Один только раз мы с Дойленом встретились взглядами, и я увидела в его глазах ту же стылую, чёрную ненависть, какая переполняла меня.
— Дерьмо, — он сказал это, как плюнул. — Сброд, а не люди. Иногда начинаю думать, что напрасно ввязался во всю эту кутерьму.
— А мальчишки? — я уже отправила парней в фургон с каплями валерьянки и недвусмысленным приказом спать.
— Только ради них и стараюсь. И ради тебя тоже, — он спрятал в бороде грустную усмешку. — Раньше думал, как бы половчее извернуться, чтобы ты со мной осталась. Теперь… Теперь считаю, что тебе лучше поскорее оказаться в своём мире и забыть… обо всём.
— Но ты останешься, и всё это, — я кивнула в сторону плавней, откуда ещё слышались стоны умиравших на кольях, — останется вместе с тобой. И с мальчишками. И с их детьми. Неужели ты думаешь, что здесь что-то изменится к лучшему, когда магии не станет и колдуны лишатся силы? Ты представляешь, что начнётся, когда простецы это осознают?
Дойлен посмотрел на меня… несколько странно, я бы сказала.
— Приедем в столицу, — сказал он, — и тогда продолжим разговор. Хорошо? А сейчас выпей этих дрянных кошачьих капель… да и мне, пожалуй, тоже набулькай. Ну их к червям могильным, аж в груди закололо…
Записной хам и дуболом Дойлен, перессорившийся со всеми соседями, в этом весь ты. Можешь со спокойной душой помародёрствовать, набить морду, ограбить купеческий караван и вырезать свидетелей, преследовать своими ухаживаниями понравившуюся женщину и беспардонно манипулировать окружением, но ты никогда не опускался до садистских забав с беззащитными. Далеко не идеал, мягко говоря, но ты не переступил черту, отделяющую человека от безумного зверя… Я осторожно, едва касаясь, провела ладонью по его груди — аккурат против сердца. Так и есть: лёгкая аритмия, наверняка нервного происхождения, что меня почему-то не удивляет. Чтобы такой здоровяк, как Дойлен, жаловался на "в груди закололо", тут действительно нужно очень постараться… А он… Он так же осторожно, едва касаясь, накрыл мою ладонь своей лапищей.
— Успокойся, — тихо сказала я. Сфера тишины окружала нас, но инстинкты сильнее, и я старалась не повышать голос. — Не знаю, чем всё закончится, но эти, — кивок в сторону, откуда слышались приглушённые расстоянием и сферой звуки разудалой пирушки, устроенной любителями кровавых забав, — они так или иначе заплатят за всё.
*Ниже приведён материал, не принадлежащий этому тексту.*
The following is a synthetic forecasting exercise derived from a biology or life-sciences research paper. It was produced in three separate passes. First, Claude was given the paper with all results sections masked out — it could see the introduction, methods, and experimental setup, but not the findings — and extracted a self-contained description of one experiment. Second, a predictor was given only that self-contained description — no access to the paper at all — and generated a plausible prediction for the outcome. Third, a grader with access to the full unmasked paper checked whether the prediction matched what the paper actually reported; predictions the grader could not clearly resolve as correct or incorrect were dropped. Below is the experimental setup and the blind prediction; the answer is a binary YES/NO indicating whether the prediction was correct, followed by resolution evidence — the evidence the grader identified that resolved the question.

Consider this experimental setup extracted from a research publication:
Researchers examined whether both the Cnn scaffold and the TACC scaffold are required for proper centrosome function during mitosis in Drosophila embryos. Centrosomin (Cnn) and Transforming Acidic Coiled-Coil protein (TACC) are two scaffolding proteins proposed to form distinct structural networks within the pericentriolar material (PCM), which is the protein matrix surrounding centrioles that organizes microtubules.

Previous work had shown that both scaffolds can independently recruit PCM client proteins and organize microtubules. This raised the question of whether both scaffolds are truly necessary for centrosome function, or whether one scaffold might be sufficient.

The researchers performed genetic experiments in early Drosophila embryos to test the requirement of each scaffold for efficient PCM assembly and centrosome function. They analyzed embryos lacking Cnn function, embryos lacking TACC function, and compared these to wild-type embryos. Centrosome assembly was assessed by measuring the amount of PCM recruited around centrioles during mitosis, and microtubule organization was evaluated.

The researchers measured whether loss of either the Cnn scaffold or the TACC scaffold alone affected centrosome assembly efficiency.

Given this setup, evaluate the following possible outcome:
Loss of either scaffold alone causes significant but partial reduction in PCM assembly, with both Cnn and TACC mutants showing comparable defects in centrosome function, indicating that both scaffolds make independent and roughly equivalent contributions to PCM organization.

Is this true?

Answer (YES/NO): NO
В кольце пляшущего света появилась долговязая фигура. Две тени мгновенно перекрыли неизвестному путь, но тут же отступили. Рогг узнал начальство, а Лис… белобрысый просто сдвинулся в сторонку, но бдить не перестал.
Линерит, как правило, сохранявший щёгольский вид даже в походе, был феерически пьян и безобразно расхристан, а в руке держал недопитый кувшин.
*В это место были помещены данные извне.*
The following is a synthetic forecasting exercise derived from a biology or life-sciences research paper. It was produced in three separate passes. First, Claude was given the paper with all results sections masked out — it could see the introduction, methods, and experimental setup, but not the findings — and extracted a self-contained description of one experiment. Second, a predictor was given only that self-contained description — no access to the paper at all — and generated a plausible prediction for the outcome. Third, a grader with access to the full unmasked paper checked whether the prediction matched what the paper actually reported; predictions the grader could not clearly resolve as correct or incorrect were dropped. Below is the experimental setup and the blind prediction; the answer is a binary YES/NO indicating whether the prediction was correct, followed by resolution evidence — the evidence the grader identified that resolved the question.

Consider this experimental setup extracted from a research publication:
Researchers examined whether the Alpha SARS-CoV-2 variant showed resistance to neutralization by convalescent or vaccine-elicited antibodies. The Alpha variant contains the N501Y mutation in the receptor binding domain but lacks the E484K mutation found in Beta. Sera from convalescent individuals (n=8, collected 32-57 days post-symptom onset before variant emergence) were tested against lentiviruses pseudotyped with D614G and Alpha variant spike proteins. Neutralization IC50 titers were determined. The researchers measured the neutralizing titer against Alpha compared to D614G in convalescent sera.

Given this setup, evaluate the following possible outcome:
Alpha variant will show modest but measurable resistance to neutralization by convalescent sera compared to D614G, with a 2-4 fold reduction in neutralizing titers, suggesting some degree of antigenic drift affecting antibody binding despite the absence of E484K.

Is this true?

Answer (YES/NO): NO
— Видали? — он плюхнулся на чурбак, служивший нам одним из сидений у костра. — Засррранцы… Дерьмо свинячье… Я за них жизни не жалел, за этих уродов… Слышал всякое, но не верил… — приложившись к кувшину, он сделал пару крупных глотков. Потом уставился осоловевшими глазами на Дойлена и ткнул пальцем в его сторону. — Вот ты… Был бы ты среди них, я бы сейчас с тобой не разговаривал. Одно слово Роггу — и твоя голова у меня на столе… А ты человек. И ты, госпожа моя, тоже человек. Моё дело людей беречь, а не подставлять голову под варварские топоры за эту шваль… Да… Огнём выжечь заразу… Как железом калёным рану, чтобы не загноилась…
Мага шатало, глаза у него то стекленели, то становились безумными. Воин с фронтира. Такой в пьяном угаре может сотворить что угодно. Или языком лишнего наляпать. Пришлось скормить ему бегемотью дозу валерьянки. Пусть лучше у него поутру будут мешки под глазами и почки поболят, чем нас всех загребут по доносу добрых соседей. Дойлен и Рогг оттащили задрыхшего мага к его фургону, и только тогда мы смогли перевести дух.
Людям всегда обидно узнавать, что они проливали кровь за нелюдей. Есть скромная надежда, что этот маг-воин, тот ещё манипулятор и интриган, сможет помочь родному миру. Даже жаль, что я этого не увижу.
…Через двое суток открылись Врата.
Столица была прекрасна. Без всяких скидок и натяжек.